- Stated goal: Reproduce the material below word for word, leaving out the pictures.

- Data entries:

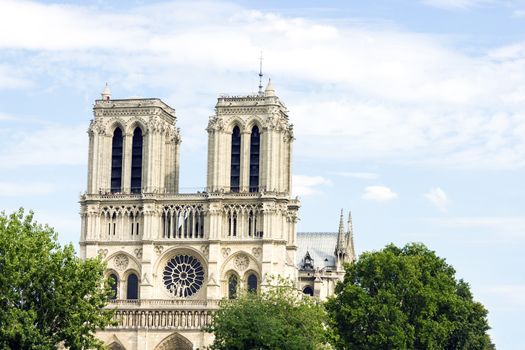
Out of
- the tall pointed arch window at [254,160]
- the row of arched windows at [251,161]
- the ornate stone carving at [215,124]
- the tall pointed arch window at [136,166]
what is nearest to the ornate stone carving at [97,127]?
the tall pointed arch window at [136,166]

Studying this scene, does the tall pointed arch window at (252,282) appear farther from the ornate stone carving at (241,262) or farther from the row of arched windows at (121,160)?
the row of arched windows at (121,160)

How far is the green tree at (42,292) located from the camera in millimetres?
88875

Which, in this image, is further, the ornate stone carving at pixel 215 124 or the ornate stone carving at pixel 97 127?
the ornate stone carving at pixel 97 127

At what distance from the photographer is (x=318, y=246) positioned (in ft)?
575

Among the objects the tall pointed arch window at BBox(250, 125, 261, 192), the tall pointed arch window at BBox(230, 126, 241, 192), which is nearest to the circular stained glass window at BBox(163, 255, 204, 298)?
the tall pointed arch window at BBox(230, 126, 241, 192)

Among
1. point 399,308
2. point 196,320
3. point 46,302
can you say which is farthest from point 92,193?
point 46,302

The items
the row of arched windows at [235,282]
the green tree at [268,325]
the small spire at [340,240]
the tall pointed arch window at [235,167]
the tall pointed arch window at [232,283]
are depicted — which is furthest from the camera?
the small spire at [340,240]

- Final answer:
Out of
- the tall pointed arch window at [254,160]
- the row of arched windows at [251,161]
- the ornate stone carving at [215,124]
- the tall pointed arch window at [136,166]
what is nearest to the ornate stone carving at [97,127]?
the tall pointed arch window at [136,166]

Studying this scene, does the tall pointed arch window at (252,282) appear farther from the ornate stone carving at (241,262) or farther from the row of arched windows at (121,160)?
the row of arched windows at (121,160)

How far is the green tree at (42,292) located from the camera in millimetres?
88875

Which, in this image, is further, the ornate stone carving at pixel 215 124 or the ornate stone carving at pixel 97 127?
the ornate stone carving at pixel 97 127

At what distance from the photographer is (x=318, y=246) positioned (in ft)?
575

Among the objects the tall pointed arch window at BBox(250, 125, 261, 192), the tall pointed arch window at BBox(230, 126, 241, 192), which is nearest to the circular stained glass window at BBox(163, 255, 204, 298)?
the tall pointed arch window at BBox(230, 126, 241, 192)

Among
1. point 399,308
2. point 196,320
3. point 46,302
can you say which is farthest from point 92,193?
point 46,302

The items
the row of arched windows at [235,282]
the green tree at [268,325]
the small spire at [340,240]
the tall pointed arch window at [235,167]
the tall pointed arch window at [232,283]
are depicted — which is furthest from the camera?
the small spire at [340,240]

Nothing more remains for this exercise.